6m teu of surplus containers now exist

The global pool of shipping containers increased by 13% to almost 50m teu in 2021, which was three times prior growth trend. This reflected lessors and ocean carriers ordering a record number of containers, while retiring fewer ageing units, as congestion across global supply chains meant containers were an estimated 15% to 20% less productive than in pre-covid times, according to Drewry’s recently published Container Census & Leasing Annual Review & Forecast 2022/23 report.

Drewry estimates that each container averaged 18.1 lifts in 2021 compared with 19.2 in 2020 and between 19.5 and 20.6 in the 2010s. Moreover, the number of containers per slot of vessel capacity increased by 8% in 2020 when the pandemic started and remained at this level throughout 2021.

Drewry estimates that as many as 6m teu of surplus containers now exist in the global equipment pool. While large by historic standards, Drewry considers this surplus to be manageable for the industry.
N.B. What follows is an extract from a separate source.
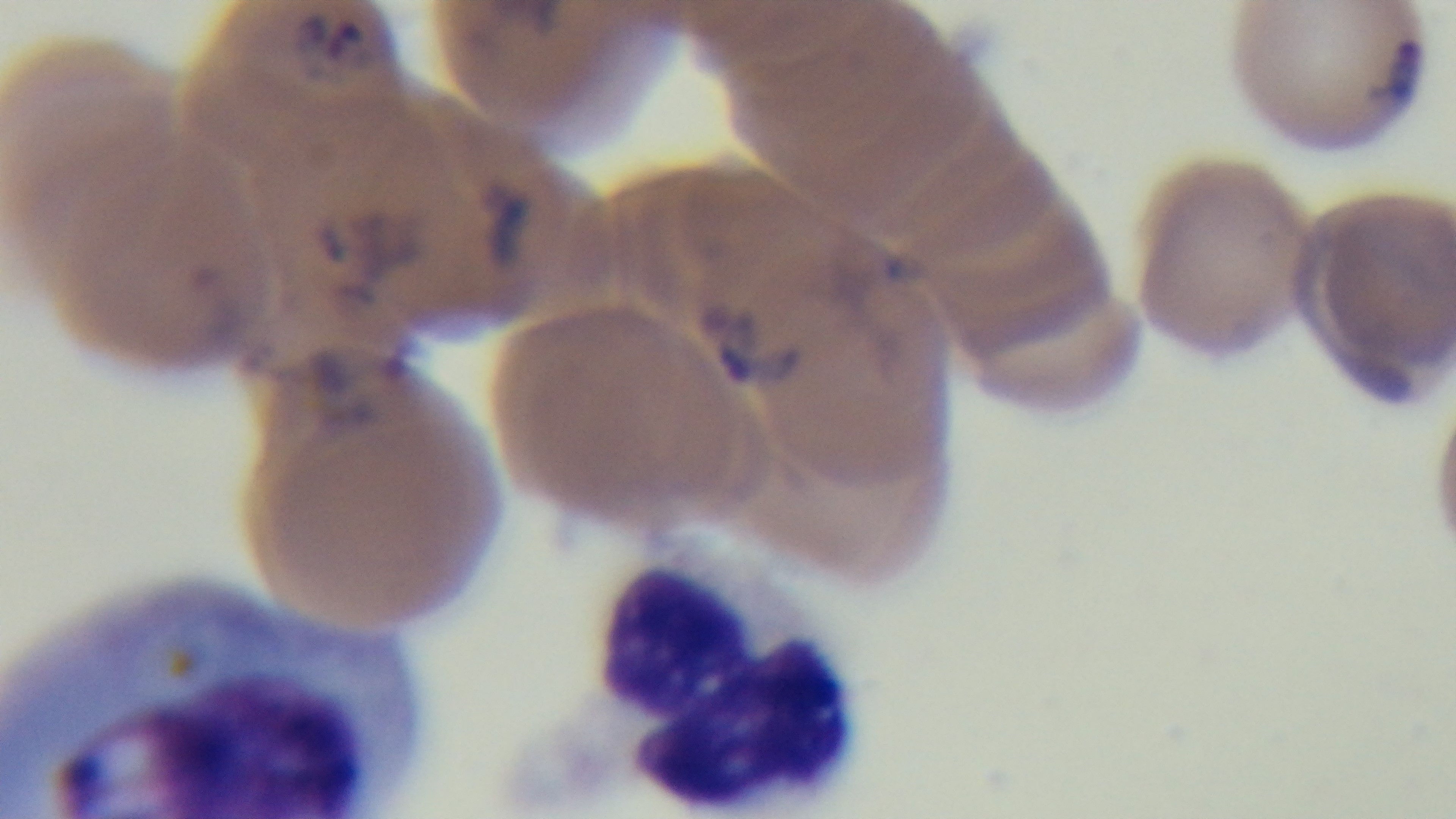

Mounted 4K digital camera. Malaria status: positive. Light microscopy. 100x oil-immersion objective. Giemsa stain. Preparation: thin blood film. One field from the slide.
“The delivery schedule of new ships is very strong with slot capacity expected to increase by 3.6m teu in 2023 and by over 3.9m teu in 2024,” said Drewry’s head of container equipment research John Fossey. “With new IMO emissions regulations coming into force in January 2023 forcing some ships to sail slower, much of the surplus equipment currently in service is expected to be absorbed. In addition, there is evidence to suggest that some carriers are planning to have more buffer stock in their equipment pools, while fewer new containers will be built in the next two years.”
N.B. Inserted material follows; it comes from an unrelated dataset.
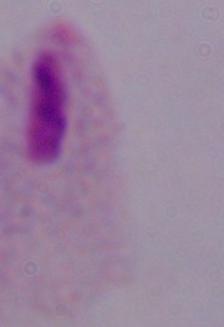

identification = trichomonad
magnification = 1000x
modality = photomicrograph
Drewry forecasts that output in 2022 and 2023 will be much lower than last year, at 3.9m teu and 2.4m teu respectively, with replacement accounting for most of the orders. While newbuild and secondhand prices will fall, a return to the very low prices of 2019 is not anticipated as manufacturers are expected to manage their capacity and pricing strategies very carefully. Meanwhile, the secondary market remains robust and the uses to which ex-trading containers can be put to use continues to expand.

“Looking ahead, ocean carriers will be the main buyers of equipment over the next two years with lessors then taking control again, raising their share of the pool to 54% by 2026,” added Fossey. “Moreover, per diem rates and investment cash returns will generally be higher over the forecast period than in the past five years.”

Sam Chambers

Starting out with the Informa Group in 2000 in Hong Kong, Sam Chambers became editor of Maritime Asia magazine as well as East Asia Editor for the world’s oldest newspaper, Lloyd’s List. In 2005 he pursued a freelance career and wrote for a variety of titles including taking on the role of Asia Editor at Seatrade magazine and China correspondent for Supply Chain Asia. His work has also appeared in The Economist, The New York Times, The Sunday Times and The International Herald Tribune.

Comments

  1. agree with a lot of this, the only thing i can’t necessarily agree with is with 6m surplus containers in the system (and still growing presumably) do we really think the lines will keep these in service if and when bottlenecks ease off and / or we fall into a global recession – where one assumes fright demand drops below capacity and the lines see they have more cotainers than they need in their fleets? Prices are set to drop (they are already easing), so surely there is a major first mover bonus for the first fleet owner to try and dispose of some 15 year old stock at super high prices. if they can get these sold when prices are high they can sell them for more than they paid 15ish years ago, if they wait until prices drop they may get something like half the value. I feel there is a real risk if a crash in container prices, but i also feel / guess its not in many analysts interests to predict this or even gesture towards the possibility?